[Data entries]
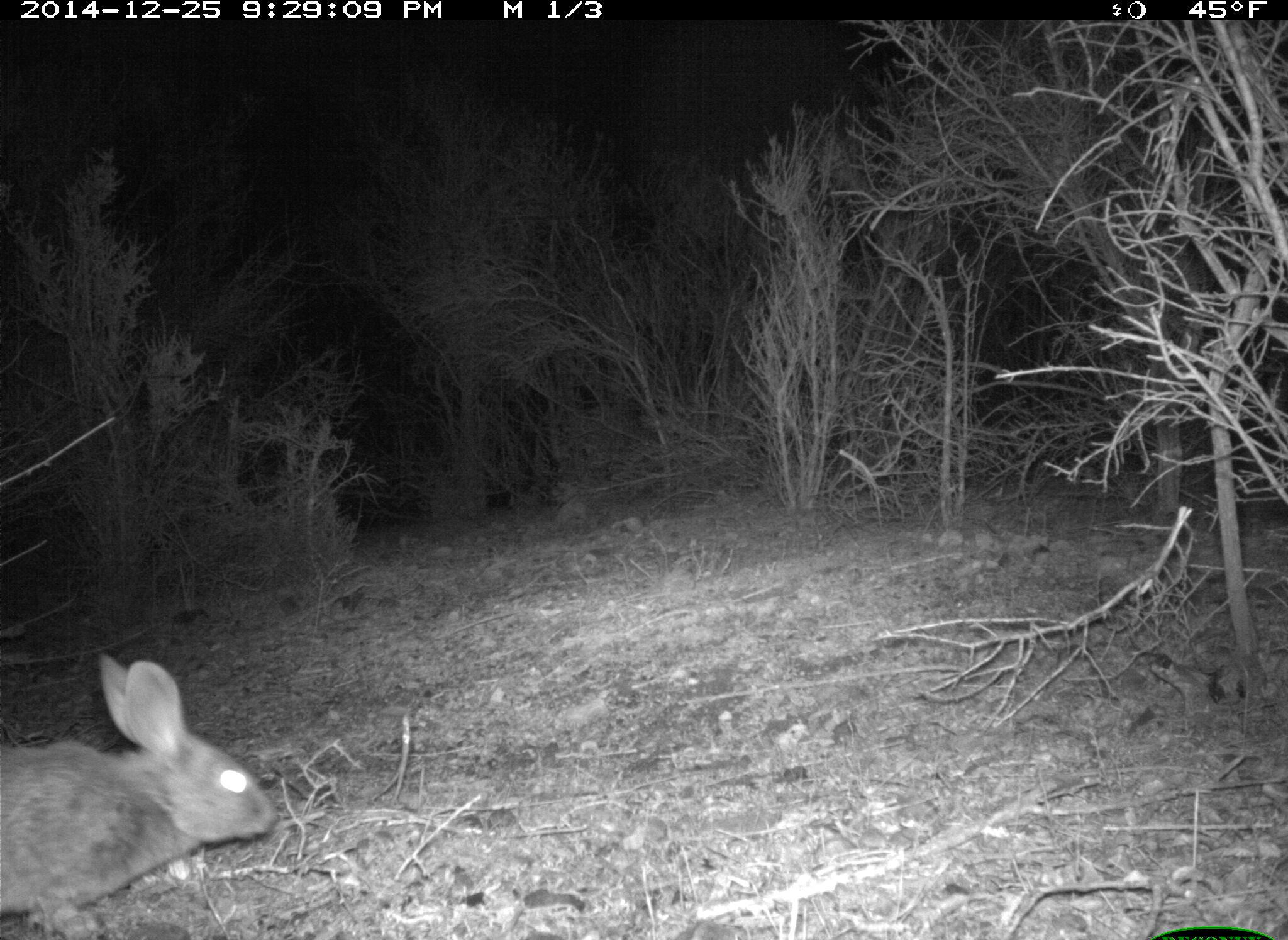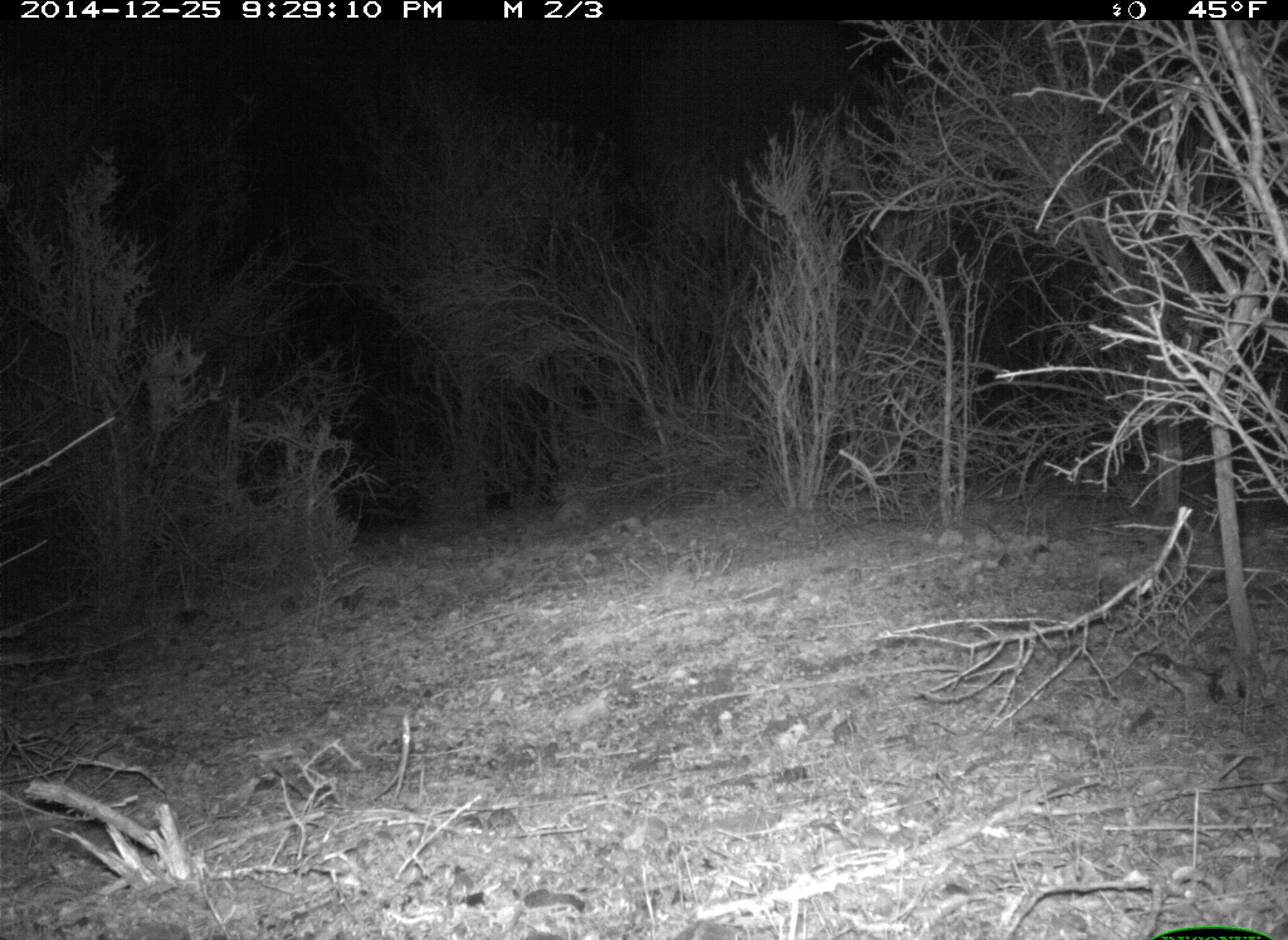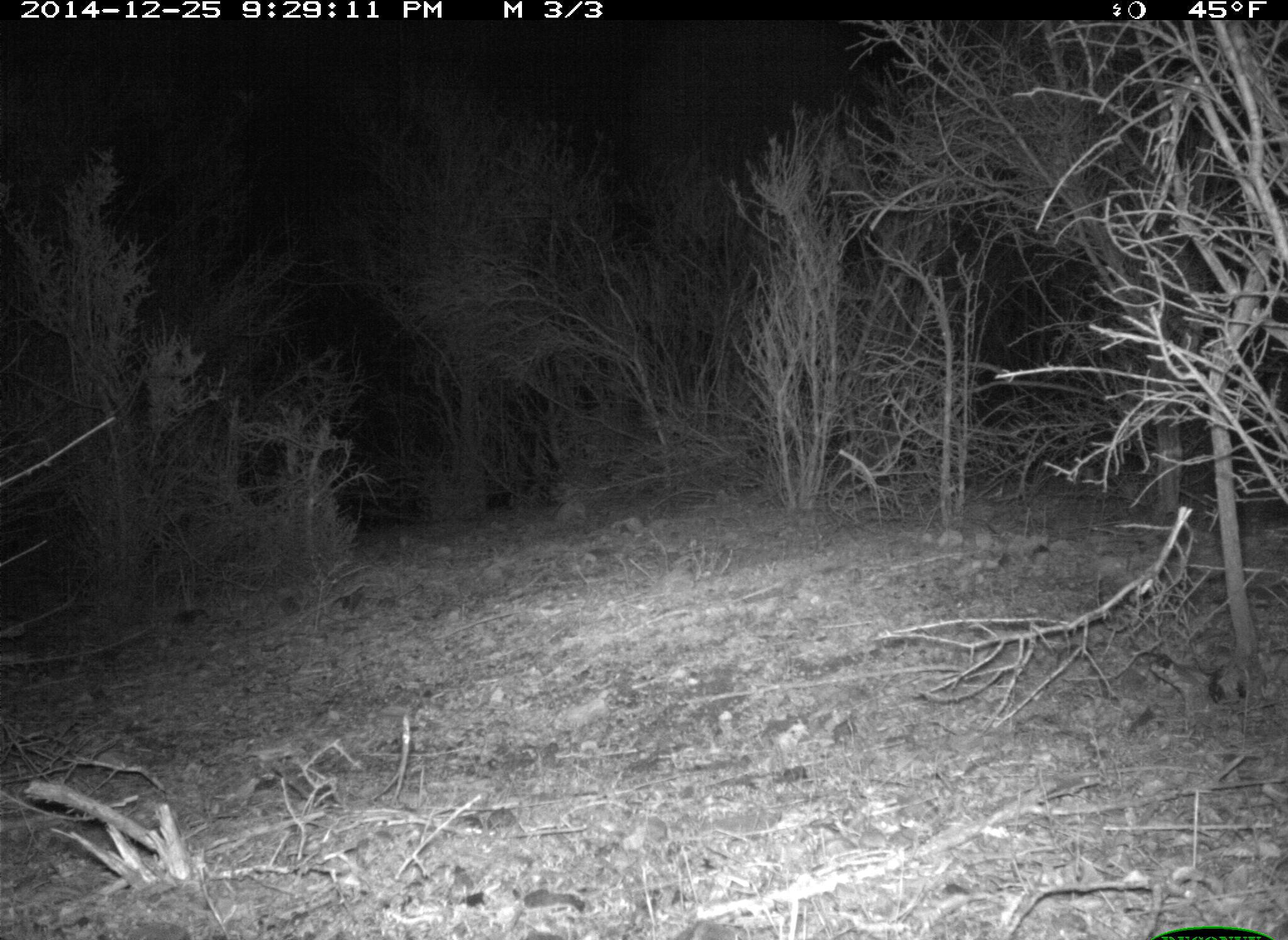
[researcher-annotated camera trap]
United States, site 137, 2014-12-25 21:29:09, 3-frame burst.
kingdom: Animalia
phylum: Chordata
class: Mammalia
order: Lagomorpha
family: Leporidae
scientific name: Leporidae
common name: rabbits and hares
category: rabbit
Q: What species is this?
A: Rabbit (rabbits and hares) (Leporidae).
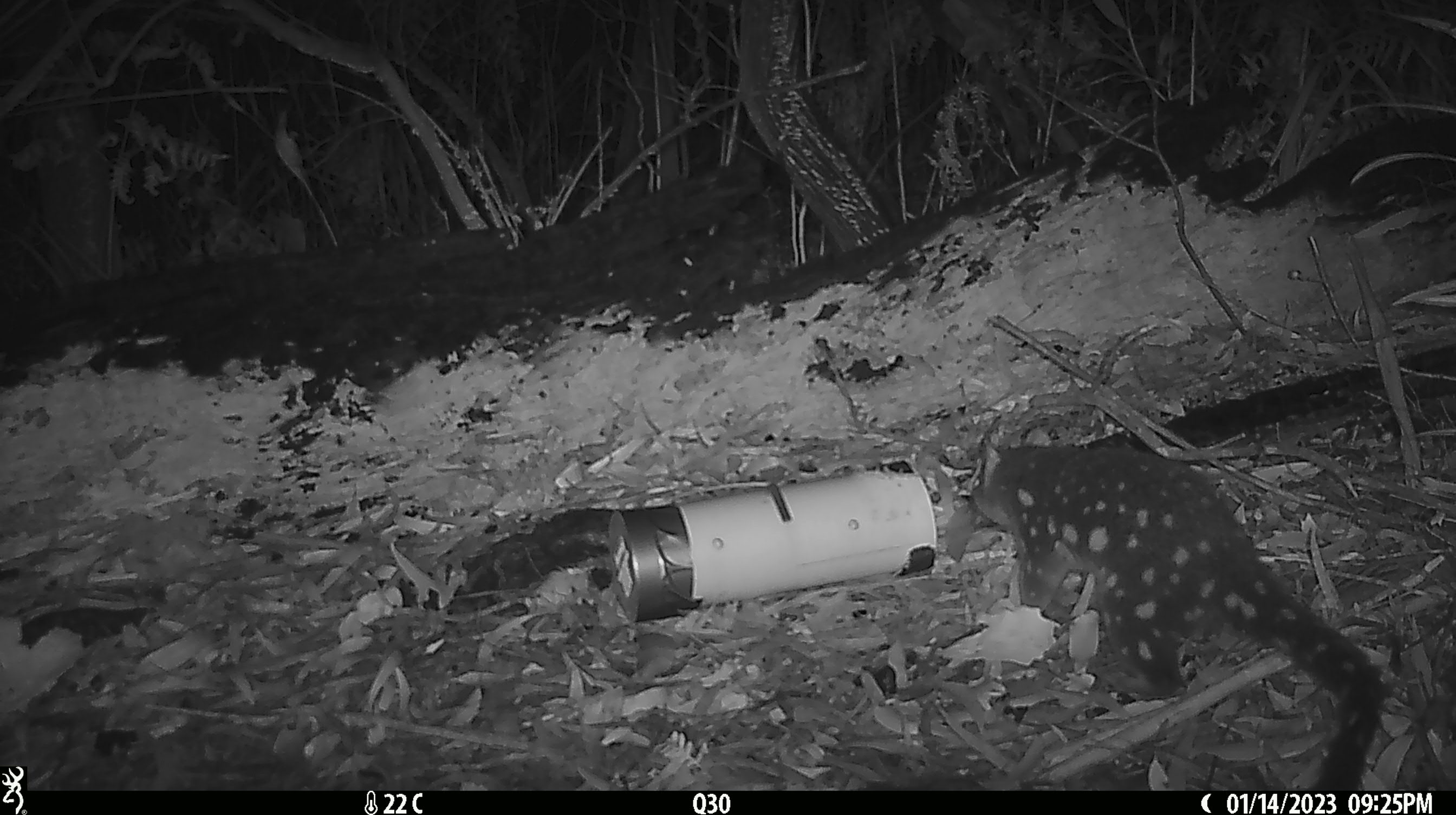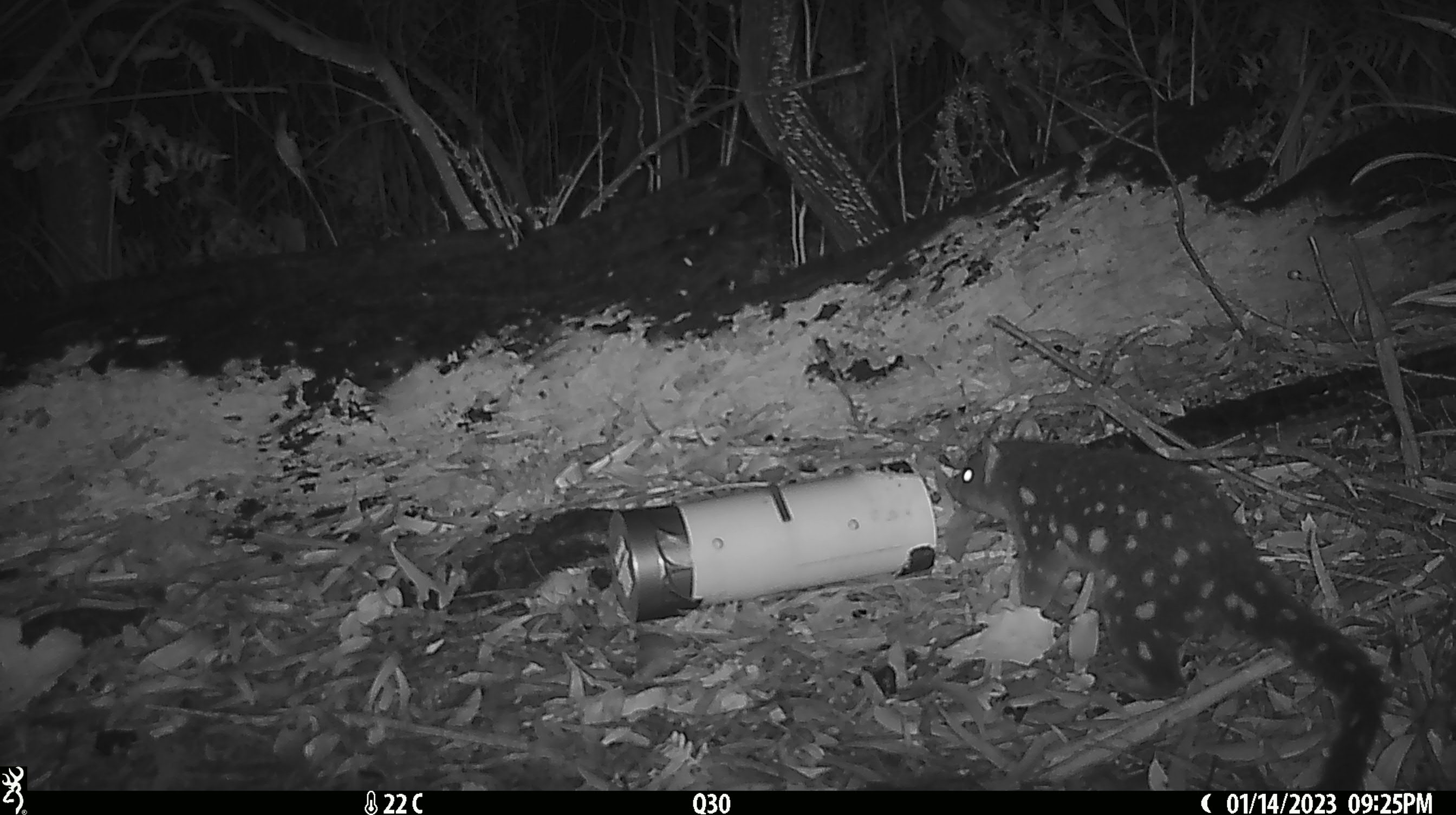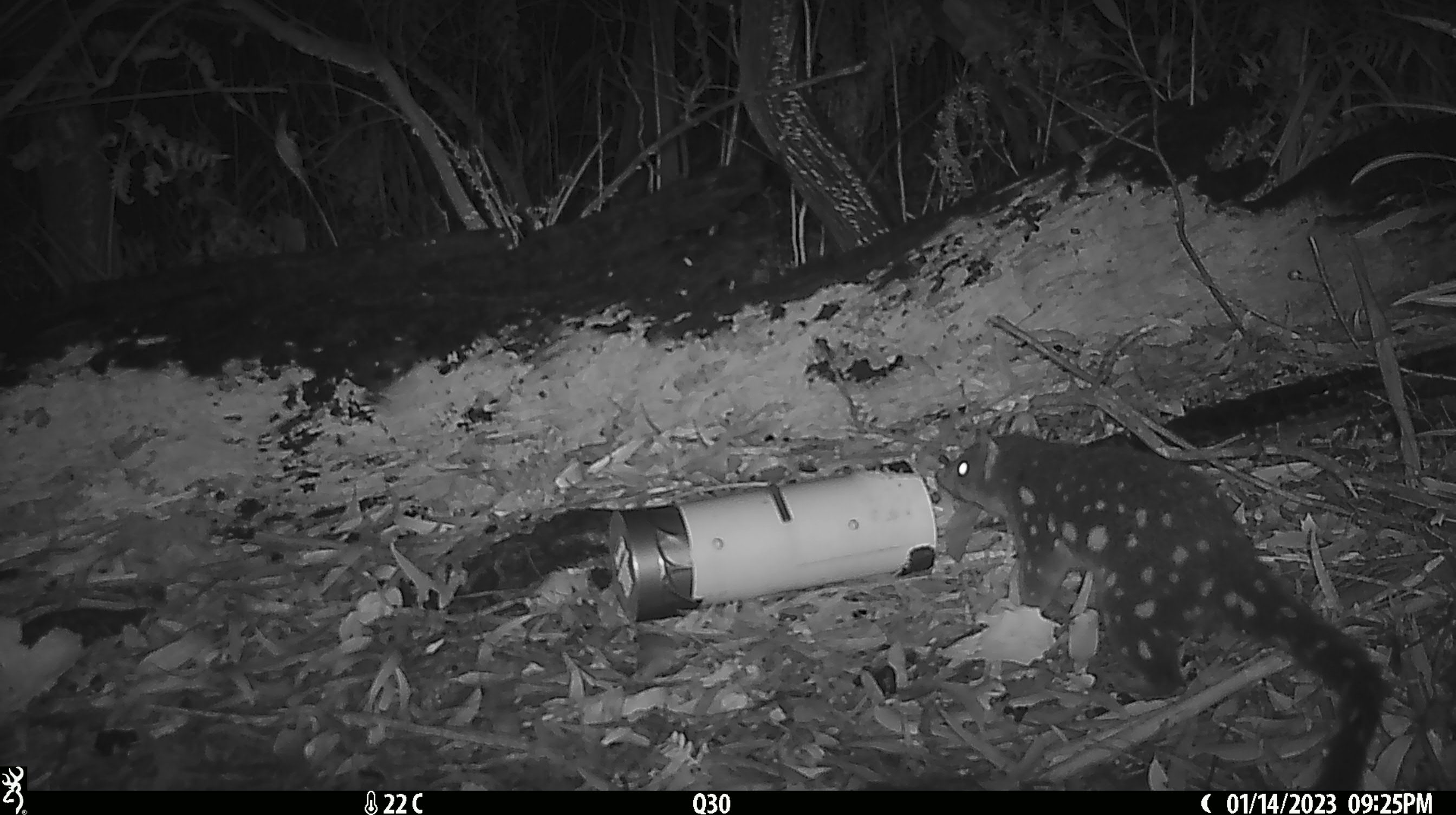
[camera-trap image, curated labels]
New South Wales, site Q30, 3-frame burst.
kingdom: Animalia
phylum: Chordata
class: Mammalia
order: Dasyuromorphia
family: Dasyuridae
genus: Dasyurus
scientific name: Dasyurus maculatus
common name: spotted-tailed quoll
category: quoll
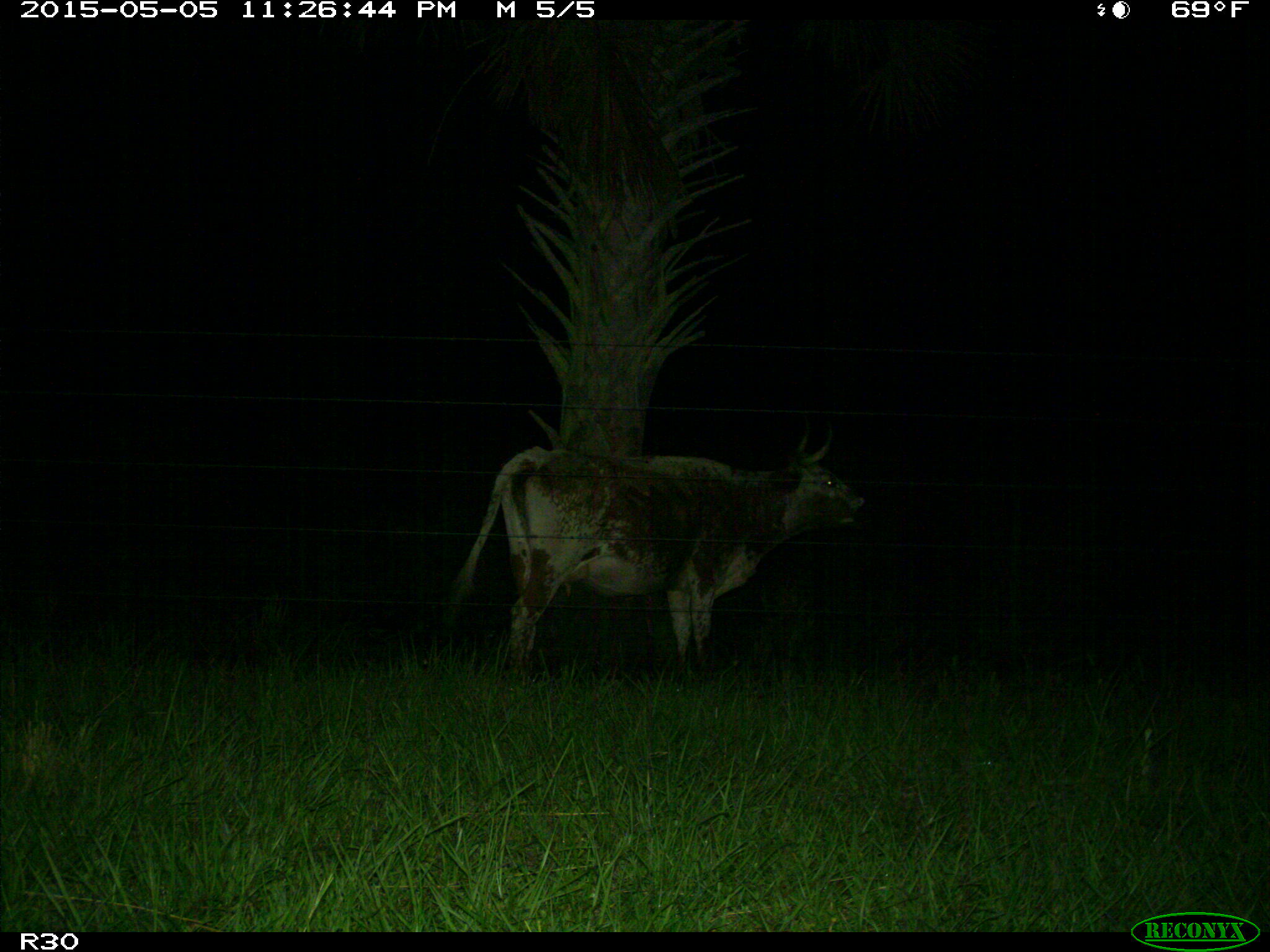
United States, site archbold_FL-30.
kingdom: Animalia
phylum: Chordata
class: Mammalia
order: Artiodactyla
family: Bovidae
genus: Bos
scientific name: Bos taurus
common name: domestic cow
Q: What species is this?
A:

> **Your goal**: Reply with only the number of lines in the entries that contain the word "camera".

> **Result for this task**: 2